3. Take Risks! Yep, I always knew that taking risks is important, but I was way out of my comfort zone for a lot of this week. I'm basically an introvert, and I'm often shy, especially around people I don't know well. Wednesday night was the blogger meet up. There were several hundred teachers, all talking at once, most of whom I'd never met. My natural instinct is to run away when it comes to large groups, but I bit the bullet and started chatting and circulating! I'm so glad I did! I talked to people that I've "known" for years online through blogs and facebook, but I finally met them face to face! There were others I wasn't familiar with, and I'm glad that has changed! I forced myself to go right up to strangers, introduce myself, ask them about themselves, and pushed myself to keep circulating. I'm so glad I did!

4. Have something Memorable! Despite Rachel Lynette's suggestion to keep profile pictures "professional", I'm glad I have used the picture I have, which is far from professional looking! (Rachel DID give her disclaimer: "If something is working for you, keep doing it!) I've used my silly pose as my profile picture for a while, and more people recognized my picture than remembered my name or my logo. That taught me I needed to keep using this picture, because I want to be remembered! I suspected this was the case, so I made nametags with that picture on it, and wore them most of the time in Vegas!
I have to admit, that silly picture represents me as a teacher. I'm pretty animated, energetic, and fun. I've even been known to tap dance on a table to hold the kids' attention!
I also made a point to include my maiden name on my nametag, since I chat with many teachers on facebook, and that's the name I use. Most people are visual, so even if they can't remember it, they'd recognize it!

5. The Best Form of Professional Development is Talking to Other Teachers! I doubt there are any teachers who don't agree with this one! I went to 4 valuable sessions sponsored by Teachers Pay Teachers on Friday. I learned a lot from those sessions. I can honestly say I learned even more from the times I got together with other teachers. We had the blogger get together on Wednesday (which I met a lot of people, but actual conversations were tough because it was crowded and LOUD!) We had the Happy Hour on Friday, plus, many of us got together for meals and activities. We had some amazing conversations at these get togethers. Topics included our classrooms,  Whole Brain Teaching, blogging, facebook, TpT ideas, Instagram, and even a few non-teaching ideas, such as weddings, divorces, our children, and the men in our lives! Honestly, those get togethers are the times I'll remember the most, and were the most valuable to me professionally.

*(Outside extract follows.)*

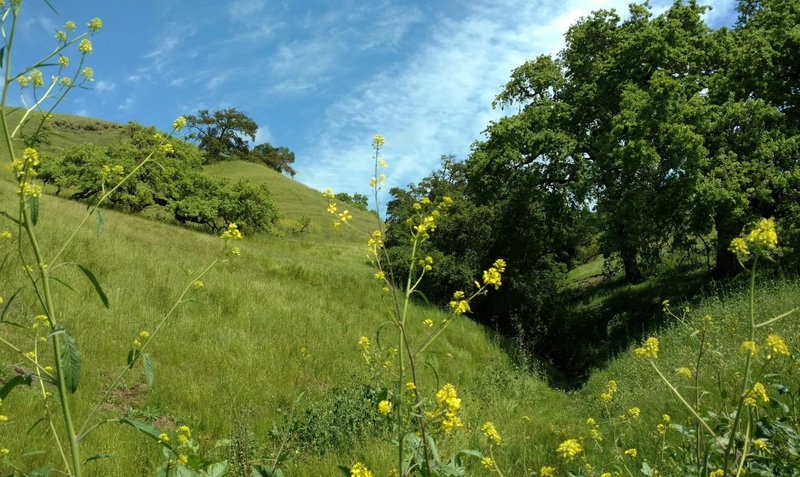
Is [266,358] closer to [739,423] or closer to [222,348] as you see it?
[222,348]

6. Leave Room for Swag! What you see in the above right picture is only part of what I brought home with me! Yes, I somehow managed to get that suitcase closed, but it was a real struggle! My roommate, Heather from HoJo's Teaching Adventures managed to have a good chuckle while I sat on my bag and struggled to zip it!

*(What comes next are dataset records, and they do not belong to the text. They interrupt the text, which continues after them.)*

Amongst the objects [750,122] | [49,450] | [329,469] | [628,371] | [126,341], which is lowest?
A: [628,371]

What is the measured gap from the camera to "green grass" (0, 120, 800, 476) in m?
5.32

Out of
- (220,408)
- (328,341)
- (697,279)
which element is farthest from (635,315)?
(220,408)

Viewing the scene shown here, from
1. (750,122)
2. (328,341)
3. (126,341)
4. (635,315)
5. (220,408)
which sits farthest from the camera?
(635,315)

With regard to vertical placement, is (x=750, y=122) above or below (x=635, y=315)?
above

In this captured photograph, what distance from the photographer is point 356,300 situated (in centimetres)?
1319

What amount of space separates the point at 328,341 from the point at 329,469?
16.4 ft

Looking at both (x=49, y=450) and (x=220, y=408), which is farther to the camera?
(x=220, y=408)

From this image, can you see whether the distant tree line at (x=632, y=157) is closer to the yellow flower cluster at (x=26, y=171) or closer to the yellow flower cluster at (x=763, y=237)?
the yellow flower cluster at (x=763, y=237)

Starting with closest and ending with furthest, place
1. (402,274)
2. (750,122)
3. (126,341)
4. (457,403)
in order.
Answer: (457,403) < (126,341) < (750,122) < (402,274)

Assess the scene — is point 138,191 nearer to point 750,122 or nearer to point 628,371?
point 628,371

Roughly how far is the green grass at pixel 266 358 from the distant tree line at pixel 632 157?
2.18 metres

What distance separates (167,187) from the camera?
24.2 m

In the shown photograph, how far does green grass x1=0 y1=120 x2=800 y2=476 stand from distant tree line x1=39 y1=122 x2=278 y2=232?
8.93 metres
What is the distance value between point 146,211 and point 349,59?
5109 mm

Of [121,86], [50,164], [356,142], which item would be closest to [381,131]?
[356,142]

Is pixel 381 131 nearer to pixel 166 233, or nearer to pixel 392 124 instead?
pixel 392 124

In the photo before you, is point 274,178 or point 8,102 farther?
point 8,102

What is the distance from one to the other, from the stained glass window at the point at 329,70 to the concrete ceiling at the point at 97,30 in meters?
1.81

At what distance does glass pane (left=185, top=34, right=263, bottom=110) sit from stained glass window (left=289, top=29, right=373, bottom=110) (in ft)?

7. There's No Place Like Home! I've always felt the best part of any trip is coming home. I had 4 fabulous days in Vegas with hundreds of AMAZING teachers, but it sure was good to be home! Even though it's all over, no one can ever take those memories away from me.

One more piece of advice: if you're like me and find it impossible to sleep on a plane, don't take the "red eye". At some point I may get enough rest and start feeling human again, but I don't think that will be this week!